--- START ---

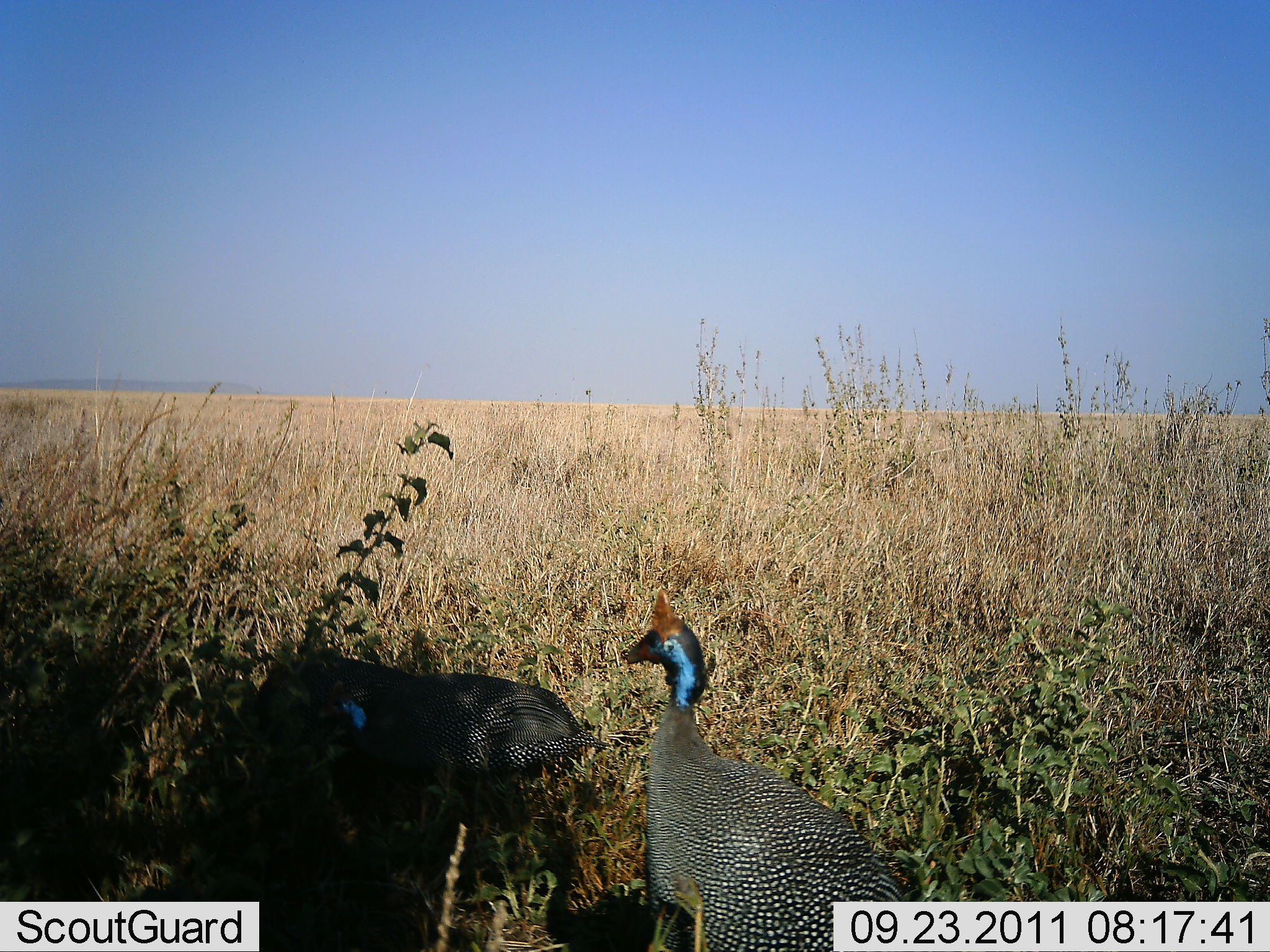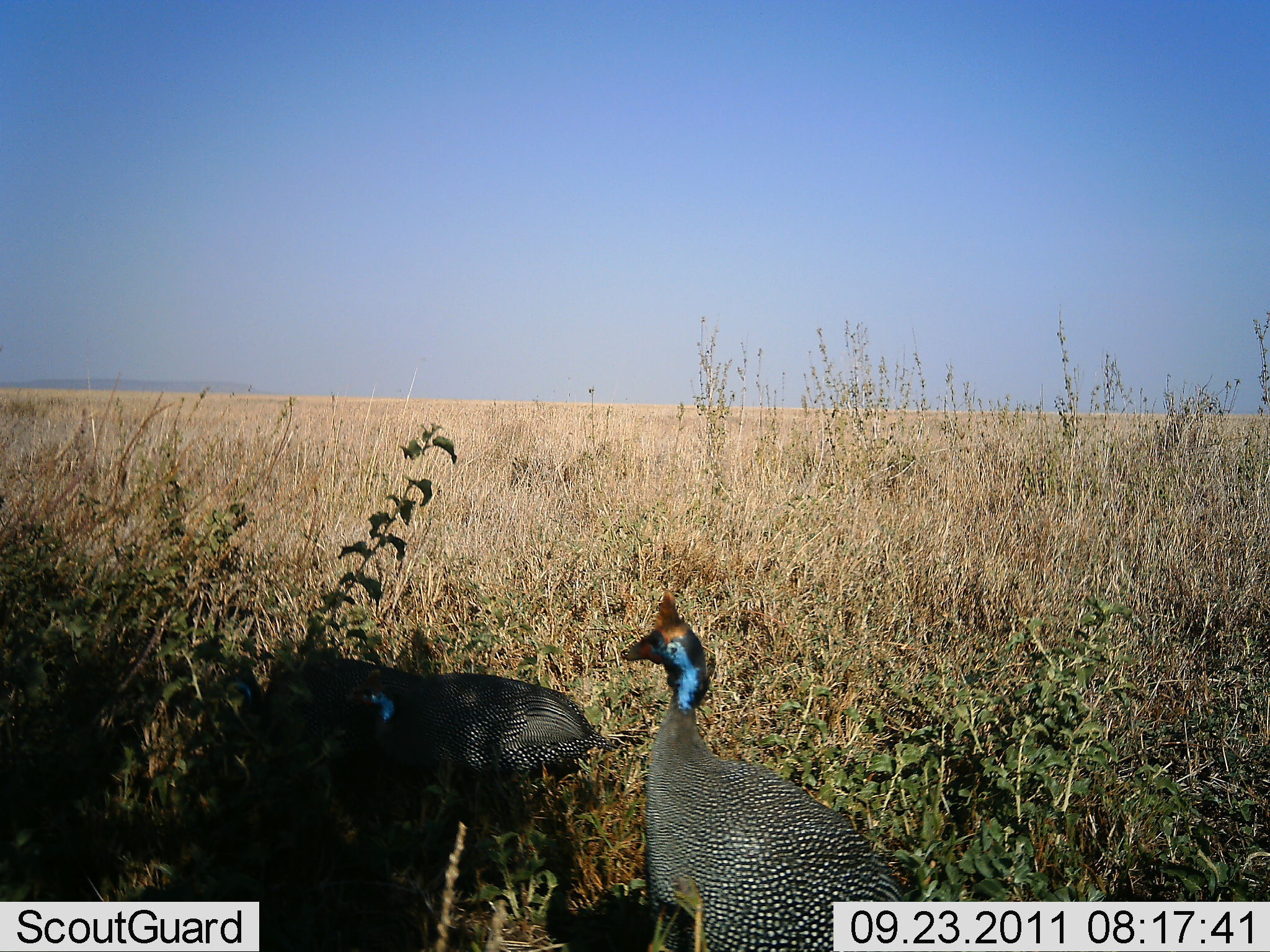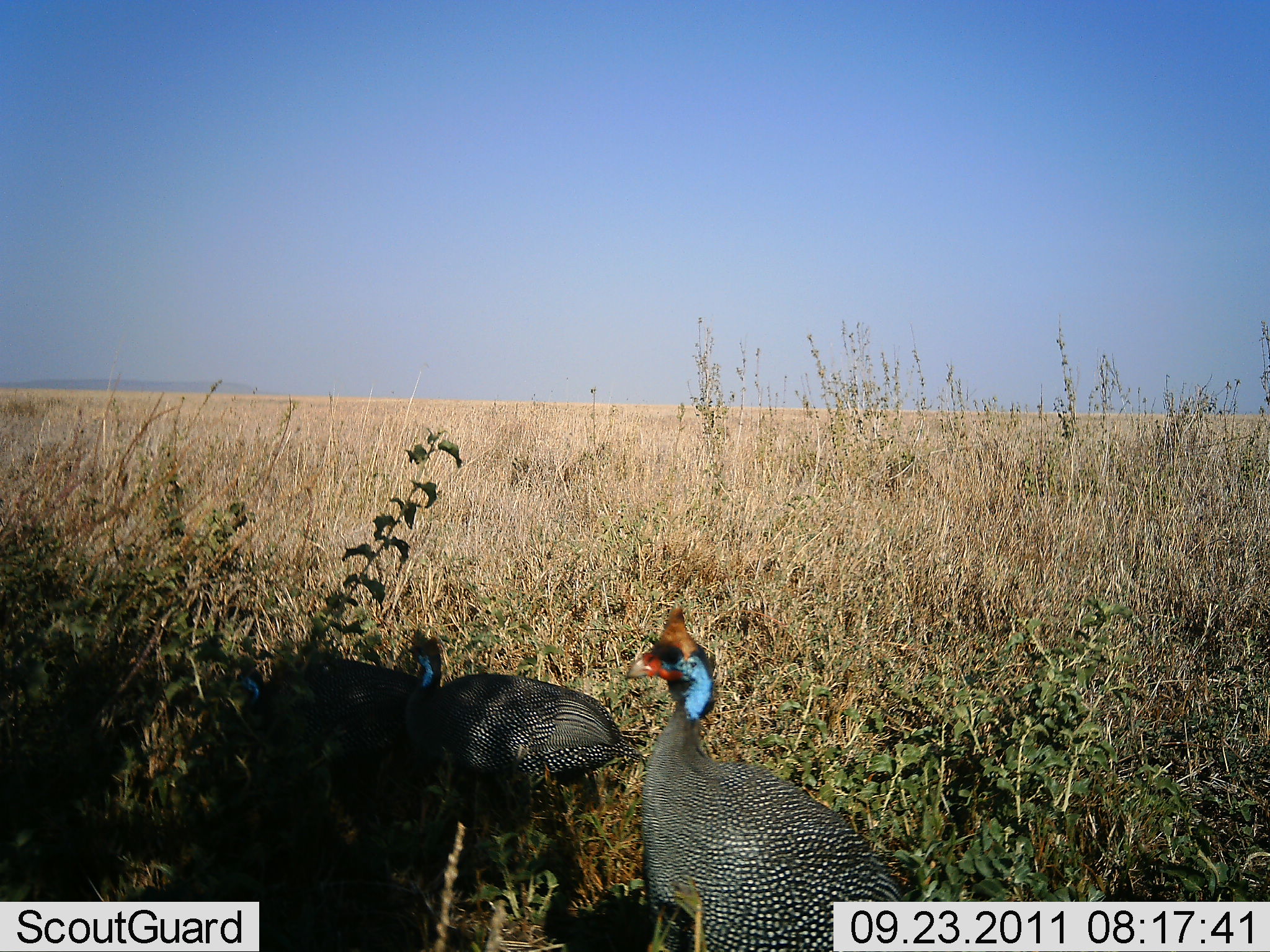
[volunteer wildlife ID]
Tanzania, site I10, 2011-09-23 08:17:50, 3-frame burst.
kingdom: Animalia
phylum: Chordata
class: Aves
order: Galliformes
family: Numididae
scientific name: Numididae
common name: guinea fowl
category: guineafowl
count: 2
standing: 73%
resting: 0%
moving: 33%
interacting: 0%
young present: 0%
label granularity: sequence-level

--- END ---
--- START ---

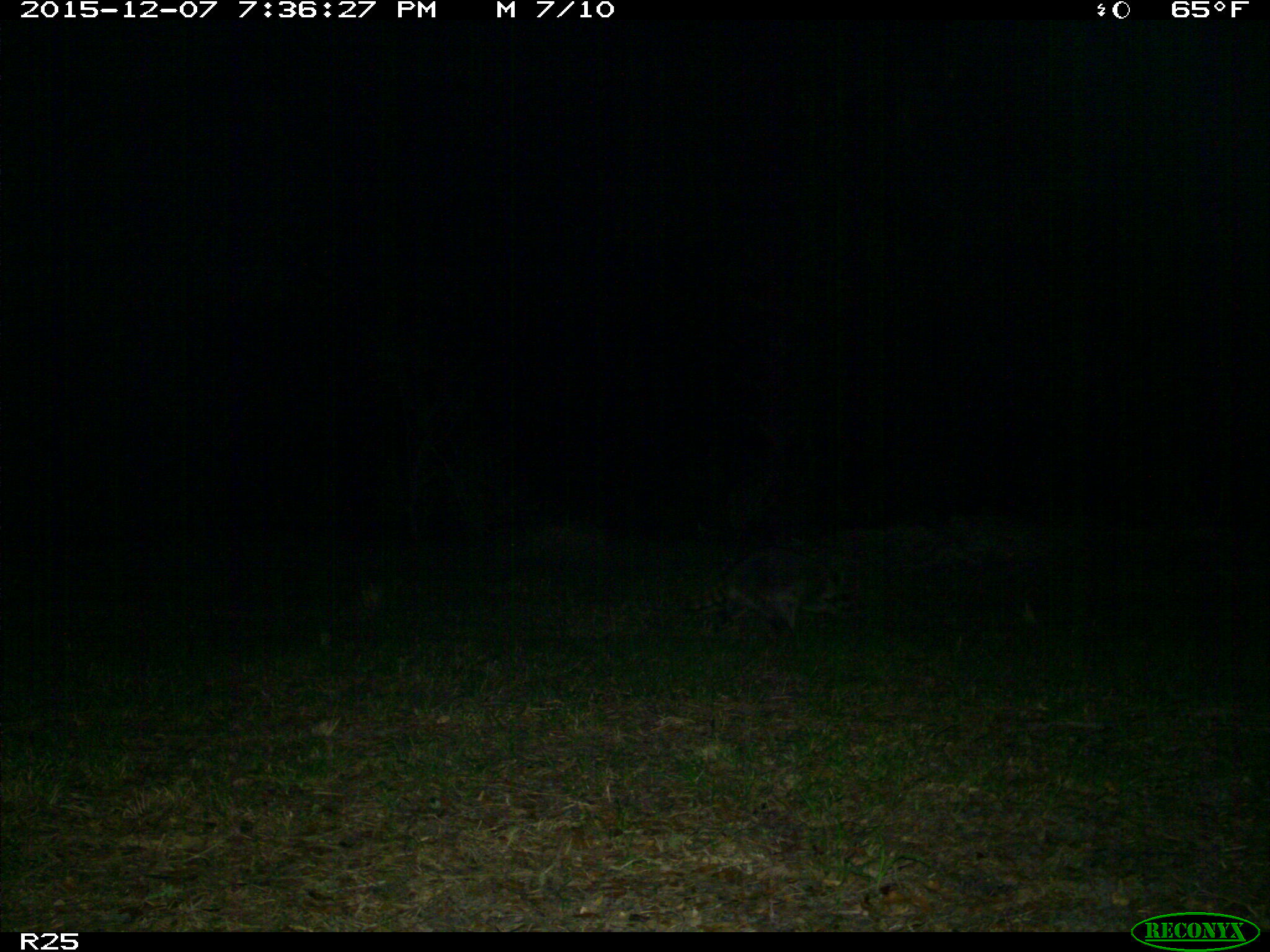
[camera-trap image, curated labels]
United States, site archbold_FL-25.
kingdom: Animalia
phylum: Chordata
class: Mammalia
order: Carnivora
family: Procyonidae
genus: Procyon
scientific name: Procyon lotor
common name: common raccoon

--- END ---

A single number is the whole answer here: how many lines of the material include "name" as a word or string?

4